Cougars recolonizing Midwest, one male at a time
MPR News: "You may remember a couple of years ago, a lot of us were following reports of a cougar making its way around the northern Twin Cities suburbs. That adventurous cat eventually made it all the way to Connecticut, where it was killed by a car. Now, a report from the University of Minnesota published in The Journal of Wildlife Management says that cougars, or mountain lions, like that one are slowly expanding their range eastward returning to areas where they were killed off a century ago."
Former Gov. Jesse Ventura takes on 'gangs' in government
MPR News: "Former Minnesota Gov. Jesse Ventura has published a new book criticizing the two-party system. It's called 'DemoCRIPS and ReBLOODlicans: No More Gangs in Government.'"
Ely copper deposit estimate doubles
Duluth News Tribune: "Already reported as the world's largest untapped deposit of copper, the Twin Metals mine exploration area near Ely contains even more copper, nickel, platinum and other valuable metals than previously estimated, the mine's parent company said Wednesday."

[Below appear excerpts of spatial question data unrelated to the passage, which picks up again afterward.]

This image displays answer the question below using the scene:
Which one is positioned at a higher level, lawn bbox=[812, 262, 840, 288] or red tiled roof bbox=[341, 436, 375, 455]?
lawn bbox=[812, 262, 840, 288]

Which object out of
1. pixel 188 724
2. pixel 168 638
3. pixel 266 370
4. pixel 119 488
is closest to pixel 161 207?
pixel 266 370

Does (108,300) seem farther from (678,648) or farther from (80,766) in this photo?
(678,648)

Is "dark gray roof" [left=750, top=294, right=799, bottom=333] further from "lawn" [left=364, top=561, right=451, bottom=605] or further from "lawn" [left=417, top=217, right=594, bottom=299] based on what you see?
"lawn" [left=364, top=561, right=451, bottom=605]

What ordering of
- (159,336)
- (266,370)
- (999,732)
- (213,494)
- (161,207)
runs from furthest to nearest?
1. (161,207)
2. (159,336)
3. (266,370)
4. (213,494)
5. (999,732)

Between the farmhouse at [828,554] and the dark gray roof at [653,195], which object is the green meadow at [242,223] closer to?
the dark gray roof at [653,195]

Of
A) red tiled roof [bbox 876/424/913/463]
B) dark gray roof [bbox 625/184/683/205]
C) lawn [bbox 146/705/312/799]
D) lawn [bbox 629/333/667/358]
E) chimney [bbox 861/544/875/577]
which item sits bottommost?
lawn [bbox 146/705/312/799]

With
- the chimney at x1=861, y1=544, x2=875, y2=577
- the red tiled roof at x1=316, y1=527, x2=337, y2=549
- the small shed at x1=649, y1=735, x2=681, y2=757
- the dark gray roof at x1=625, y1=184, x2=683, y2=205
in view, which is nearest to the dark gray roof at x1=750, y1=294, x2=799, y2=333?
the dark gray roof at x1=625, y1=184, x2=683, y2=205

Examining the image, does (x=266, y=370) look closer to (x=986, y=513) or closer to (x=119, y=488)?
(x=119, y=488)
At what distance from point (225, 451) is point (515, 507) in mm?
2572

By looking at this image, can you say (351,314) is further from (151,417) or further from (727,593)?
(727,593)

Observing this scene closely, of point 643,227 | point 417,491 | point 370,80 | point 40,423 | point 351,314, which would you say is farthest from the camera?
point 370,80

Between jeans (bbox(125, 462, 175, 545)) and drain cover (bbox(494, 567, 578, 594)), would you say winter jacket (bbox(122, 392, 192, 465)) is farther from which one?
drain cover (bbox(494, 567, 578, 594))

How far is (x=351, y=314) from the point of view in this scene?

Koch funded group critical of "corporate special interests"
Capitol View: "'A nearly half a billion dollar boondoggle taxpayers can't afford. Senator Bill Ingebrigtsen sided with corporate special interests and his policies are costing taxpayers,' an example of the flier reads. It calls the Vikings stadium deal a 'give away' to corporate special interests."
Special assessments to help fund F-M diversion
Forum of Fargo Moorhead: "Diversion Authority officials could be using a phrase more often that property owners who would benefit from a proposed Fargo-Moorhead diversion will likely dread: 'special assessments.' Residents ought not to panic, officials said, since they're still months - more likely years - away from determining who would cough up how much dough."
Flood-prone areas drove thin win for sales tax
Forum of Fargo Moorhead: "Eight of Fargo's 20 precincts gave a citywide sales tax measure the push it needed Tuesday to reach the supermajority required for passage, most of them on the city's south side."
Ontario guide fined for using dogs, boats to drive deer to hunters
Duluth News Tribune: "A Fort Frances, Ontario, hunting guide who catered to American clients has been fined after admitting that he used dogs and motorboats to drive deer toward his clients, who would shoot the deer while they were swimming."
Album review: Trampled By Turtles shines in 'Stars and Satellites'
Duluth News Tribune: "It's TBT in a slightly more reflective mood with some good fortune and a lot of touring miles under their belt. They can still let it rip with their brand of high octane speed-grass/thrash-grass/punk-grass/slam-grass (or whatever you want to call it), but here they're looking inward a bit more."
Miles Marshall Lews: Prince showed his roots on 'Sign O' The Times'
NPR Music: "Miles Marshall Lewis draws a line from Prince's concern for his community to the Hip-Hop Nation."